Osaka University (Osaka U) is a leading research university in Japan. Its Cybermedia Center (CMC) hosts the university’s supercomputing resources. Historically, supercomputers at Osaka U were built to support both research and general education needs. To continue to attract leading researchers, CMC built a world-class, heterogeneous cluster targeted at scientific computing for a variety of workloads programmed for different architectures. The OCTOPUS cluster now attracts new users running a wide variety of workloads, from simulation to AI and machine learning.
Innovation in research often begins with brilliant minds supported by latest-generation High-Performance Computing (HPC) resources. Osaka U’s CMC supports a large variety of scientific fields that rely on supercomputing resources for breakthroughs, including high-energy physics, molecular dynamics, material, life, dental, social sciences, and others. Recently, a researcher used CMC systems to understand vortex breakdowns in supersonic flows. His breakthroughs are expected to help contribute to a supersonic combustion ramjet engine for air and space planes. Other activities are described in the university’s research profile.
“There is a growing demand for supercomputing in every field of science,” stated Susumu Date, Associate Professor at Osaka U’s CMC, “because researchers today rely heavily on scientific computing prior to the experimental stage and afterwards to analyze and correlate the results of observations.”
With earlier computing resources in CMC, the system was designed to support both HPC and non-research needs.
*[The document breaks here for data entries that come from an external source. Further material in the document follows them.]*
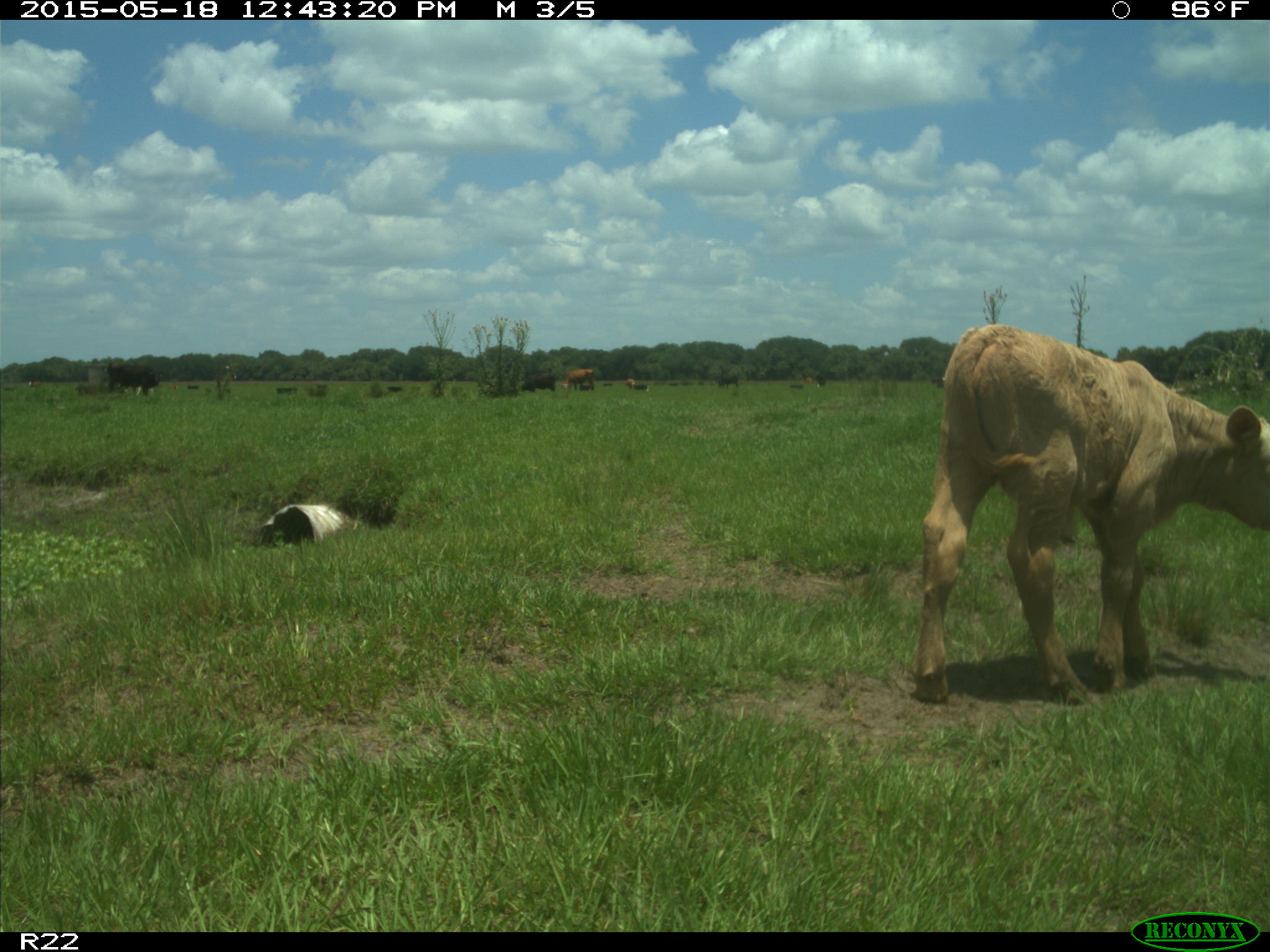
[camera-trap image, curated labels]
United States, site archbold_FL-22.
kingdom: Animalia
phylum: Chordata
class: Mammalia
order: Artiodactyla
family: Bovidae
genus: Bos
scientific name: Bos taurus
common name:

Some of the challenges users experienced were related to the conflicts of trying to partition for both general users and parallel computing users, resulting in an unreliable resource for scientific computing. Seeking to continue to support important research areas, and guided by feedback from its users, Osaka U needed to expand its parallel computing capabilities beyond the existing systems in its data center.
“Our users’ biggest challenge, in most cases, is to achieve inter-node and intra-node parallelism,” added Professor Date. “Many are working with MPI and OpenMP coding to achieve greater parallelism. We needed to deliver more resources that supported their work.”
CMC’s research and user feedback resulted in the building of a new petascale heterogeneous supercomputer that supports a variety of scientific computing domains—simulation, visualization, AI/machine learning, and HPDA—on a single system.
Built on Intel® Xeon® Scalable processors, Intel® Xeon Phi™ processors, and GPUs, OCTOPUS supports a wide range of scientific research.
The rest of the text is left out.